MANILA, Philippines — Consumption in the Philippines will likely remain rosy on the back of strong economic growth, although rising prices of key consumer items could threaten this outlook, Fitch Solutions said.
Inflation spiked to a fresh five-year high of 5.2 percent in June from May’s 4.6 percent, putting the year-to-date figure at 4.3 percent, or above the Bangko Sentral ng Pilipinas’ 2-4 percent target range.

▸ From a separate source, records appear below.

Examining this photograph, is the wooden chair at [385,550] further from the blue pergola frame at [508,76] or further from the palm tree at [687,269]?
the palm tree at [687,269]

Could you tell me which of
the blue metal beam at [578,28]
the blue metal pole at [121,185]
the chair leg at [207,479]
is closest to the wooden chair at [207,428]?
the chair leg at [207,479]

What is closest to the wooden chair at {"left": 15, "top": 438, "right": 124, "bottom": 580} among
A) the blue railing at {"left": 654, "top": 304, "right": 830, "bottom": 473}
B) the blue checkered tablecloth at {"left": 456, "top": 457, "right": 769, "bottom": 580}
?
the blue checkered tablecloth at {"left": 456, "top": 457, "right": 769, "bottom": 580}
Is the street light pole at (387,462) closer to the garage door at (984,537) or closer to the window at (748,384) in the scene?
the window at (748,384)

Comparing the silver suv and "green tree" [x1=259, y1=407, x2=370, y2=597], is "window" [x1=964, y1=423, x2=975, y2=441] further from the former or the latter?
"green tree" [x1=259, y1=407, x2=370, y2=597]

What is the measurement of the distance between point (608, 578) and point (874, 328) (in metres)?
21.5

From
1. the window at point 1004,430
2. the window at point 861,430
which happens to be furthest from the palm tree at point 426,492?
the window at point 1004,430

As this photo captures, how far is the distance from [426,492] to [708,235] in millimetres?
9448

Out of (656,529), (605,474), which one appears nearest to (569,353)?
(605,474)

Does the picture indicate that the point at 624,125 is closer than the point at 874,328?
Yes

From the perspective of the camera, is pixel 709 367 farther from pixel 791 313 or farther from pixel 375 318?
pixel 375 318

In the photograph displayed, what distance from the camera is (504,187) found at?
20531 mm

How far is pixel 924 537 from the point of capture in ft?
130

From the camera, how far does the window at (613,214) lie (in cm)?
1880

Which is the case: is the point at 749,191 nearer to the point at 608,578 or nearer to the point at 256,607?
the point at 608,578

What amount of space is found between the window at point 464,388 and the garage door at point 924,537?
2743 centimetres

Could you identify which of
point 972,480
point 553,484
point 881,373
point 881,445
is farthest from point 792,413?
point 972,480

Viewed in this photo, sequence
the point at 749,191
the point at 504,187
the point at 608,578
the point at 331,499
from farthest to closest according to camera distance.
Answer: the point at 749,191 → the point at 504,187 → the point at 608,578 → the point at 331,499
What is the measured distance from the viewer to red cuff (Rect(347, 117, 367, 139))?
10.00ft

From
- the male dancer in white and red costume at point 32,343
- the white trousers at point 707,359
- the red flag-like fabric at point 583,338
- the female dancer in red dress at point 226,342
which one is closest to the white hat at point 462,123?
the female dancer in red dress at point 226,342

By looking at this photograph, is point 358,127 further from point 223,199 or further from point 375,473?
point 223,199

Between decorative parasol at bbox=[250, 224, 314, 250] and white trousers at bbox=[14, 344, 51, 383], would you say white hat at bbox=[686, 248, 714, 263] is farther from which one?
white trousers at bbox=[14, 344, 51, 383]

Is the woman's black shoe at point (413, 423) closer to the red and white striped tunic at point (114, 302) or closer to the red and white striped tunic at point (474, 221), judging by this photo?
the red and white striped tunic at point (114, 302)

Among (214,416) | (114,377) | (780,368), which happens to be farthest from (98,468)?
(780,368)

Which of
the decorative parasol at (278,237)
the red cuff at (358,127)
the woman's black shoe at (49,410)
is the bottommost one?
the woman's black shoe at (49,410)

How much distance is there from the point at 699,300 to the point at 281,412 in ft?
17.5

The BSP has responded by delivering back-to-back rate hikes.
In a research note, the Fitch Group unit said the Philippines remains one of the strongest consumer growth markets in Asia supported by strong economic growth trajectory, high levels of remittance inflows and falling unemployment.
But elevated inflation due to higher excise taxes, rising global oil prices and sustained credit growth poses a “slight risk” to consumption, it warned.

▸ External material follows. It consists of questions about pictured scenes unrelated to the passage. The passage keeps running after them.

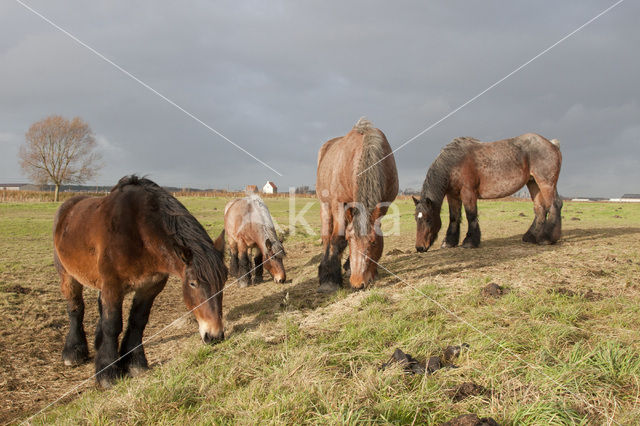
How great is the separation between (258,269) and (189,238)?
17.3 ft

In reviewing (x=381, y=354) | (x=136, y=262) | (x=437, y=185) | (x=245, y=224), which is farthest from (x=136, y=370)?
(x=437, y=185)

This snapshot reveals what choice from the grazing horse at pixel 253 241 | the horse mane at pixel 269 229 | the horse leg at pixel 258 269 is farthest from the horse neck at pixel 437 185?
the horse leg at pixel 258 269

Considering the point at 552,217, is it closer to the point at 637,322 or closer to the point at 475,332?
the point at 637,322

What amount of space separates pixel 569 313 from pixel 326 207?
13.6 ft

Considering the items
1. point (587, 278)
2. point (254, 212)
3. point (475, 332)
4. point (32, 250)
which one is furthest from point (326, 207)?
point (32, 250)

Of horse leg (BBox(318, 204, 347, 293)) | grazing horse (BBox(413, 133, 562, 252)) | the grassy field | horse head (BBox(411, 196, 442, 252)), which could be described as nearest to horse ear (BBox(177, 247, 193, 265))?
the grassy field

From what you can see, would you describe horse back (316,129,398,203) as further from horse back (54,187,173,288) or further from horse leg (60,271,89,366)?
horse leg (60,271,89,366)

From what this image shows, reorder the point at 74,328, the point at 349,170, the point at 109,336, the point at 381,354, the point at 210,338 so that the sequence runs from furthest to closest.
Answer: the point at 349,170 < the point at 74,328 < the point at 109,336 < the point at 210,338 < the point at 381,354

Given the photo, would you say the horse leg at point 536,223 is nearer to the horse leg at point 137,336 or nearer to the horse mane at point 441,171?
the horse mane at point 441,171

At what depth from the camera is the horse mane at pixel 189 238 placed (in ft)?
13.9

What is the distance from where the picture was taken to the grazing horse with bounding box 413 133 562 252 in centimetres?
1017

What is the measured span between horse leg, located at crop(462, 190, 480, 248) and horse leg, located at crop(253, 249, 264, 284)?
5370 mm

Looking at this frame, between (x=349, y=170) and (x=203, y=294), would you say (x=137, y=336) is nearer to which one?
(x=203, y=294)

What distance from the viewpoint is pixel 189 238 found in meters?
4.36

“The Philippine consumer will continue to outperform over 2018 and into 2019, driven by an ongoing boom in the services sector and one of the fastest-growing economies in South East Asia,” Fitch Solutions said.

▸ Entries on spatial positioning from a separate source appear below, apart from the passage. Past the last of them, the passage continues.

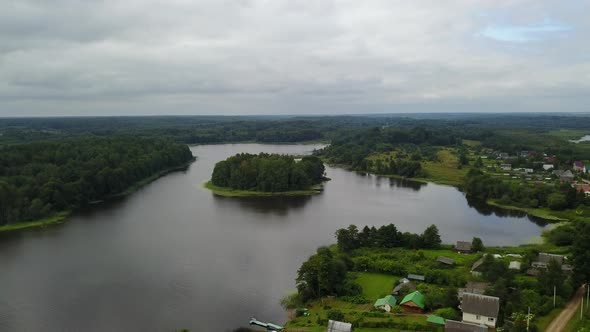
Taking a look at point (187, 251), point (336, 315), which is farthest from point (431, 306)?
point (187, 251)

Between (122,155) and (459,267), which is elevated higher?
(122,155)

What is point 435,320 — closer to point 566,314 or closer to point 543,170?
point 566,314

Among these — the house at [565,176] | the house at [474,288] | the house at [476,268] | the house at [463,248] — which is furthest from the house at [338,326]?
the house at [565,176]

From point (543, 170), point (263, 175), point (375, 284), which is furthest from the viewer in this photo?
point (543, 170)

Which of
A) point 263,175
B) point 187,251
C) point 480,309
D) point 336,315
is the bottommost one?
point 187,251

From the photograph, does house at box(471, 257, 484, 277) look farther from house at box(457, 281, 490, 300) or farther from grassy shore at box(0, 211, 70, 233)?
grassy shore at box(0, 211, 70, 233)

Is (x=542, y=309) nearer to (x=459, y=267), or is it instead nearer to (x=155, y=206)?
(x=459, y=267)

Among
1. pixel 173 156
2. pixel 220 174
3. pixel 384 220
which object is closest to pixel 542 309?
pixel 384 220
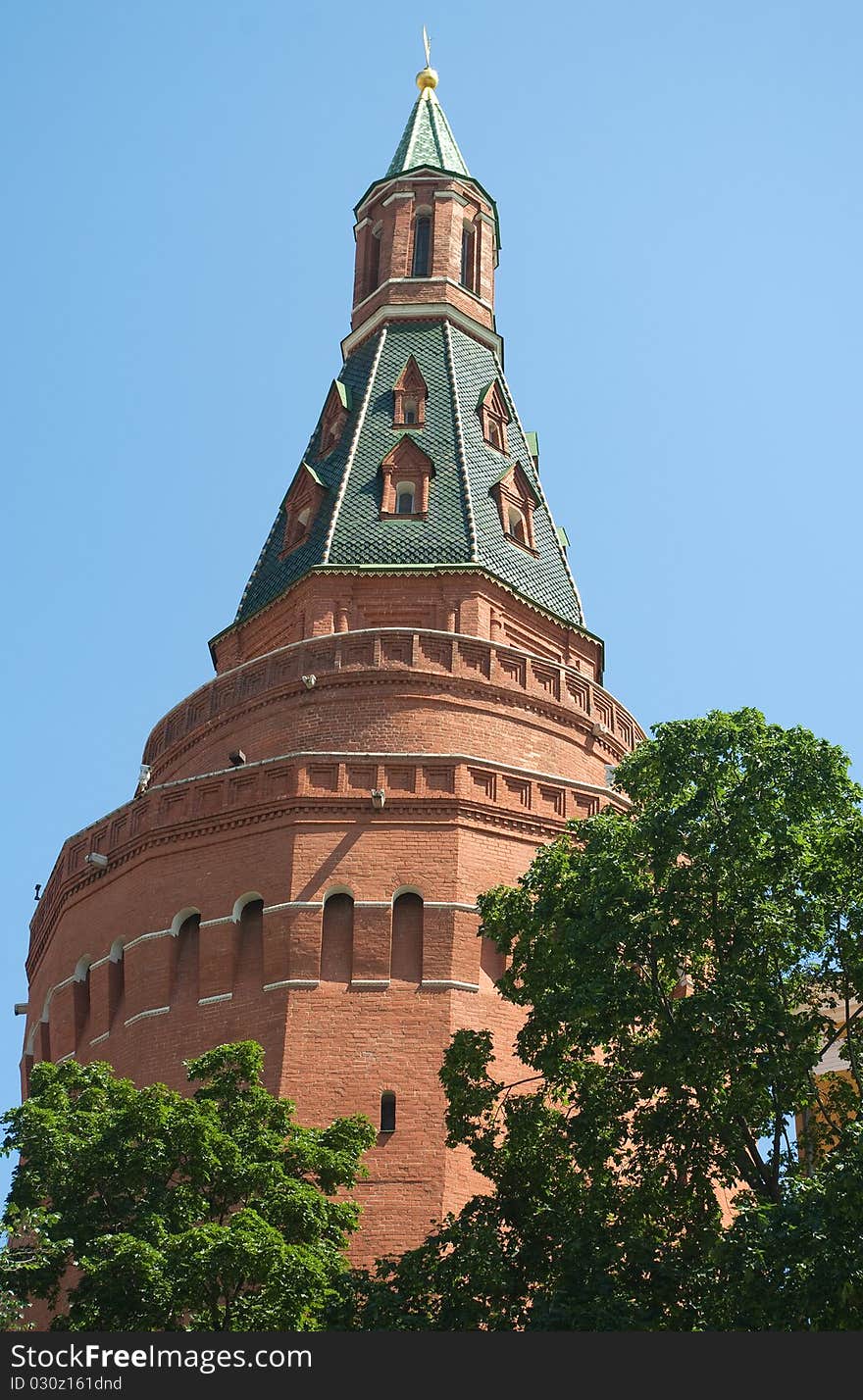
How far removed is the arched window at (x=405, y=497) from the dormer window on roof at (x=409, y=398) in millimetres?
1723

“Inflationary pressure does present a downside risk over 2018 and beyond,” it added.
Amid double-digit credit growth that has fueled concern of overheating, the Philippine economy grew 6.8 percent in the first quarter, faster than the preceding three month’s 6.5 percent and the 6.4 percent recorded in the comparable period last year.
However, the first quarter economic growth figure fell below the government’s target band, which Socioeconomic Planning Secretary Ernesto Pernia attributed to “spoiler” inflation.
Data from the Philippine Statistics Authority show consumer spending, which accounts for about seven-tenths of the Philippine economy, grew at a slower pace of 5.6 percent in the first quarter of 2018 from 5.9 percent a year ago.
To contain inflation, the BSP raised its benchmark rates twice this year. Higher interest rates discourage people from borrowing money and spending, causing a decline in demand which, in turn, tempers inflation and can even slow down the country’s economic growth to avoid overheating.
For Fitch Solutions, rising interest rates are unlikely to hurt household consumption.
It also raised its growth forecast for the Philippines to 6.5 percent for 2018 from its previous estimate of 6.3 percent. If realized, this would fall below the 6.7 percent actual expansion rate in 2017
“We do not think that these rate hikes will be enough to dampen aggregate demand and continue to expect an uptake in consumer credit and robust consumer spending,” it said.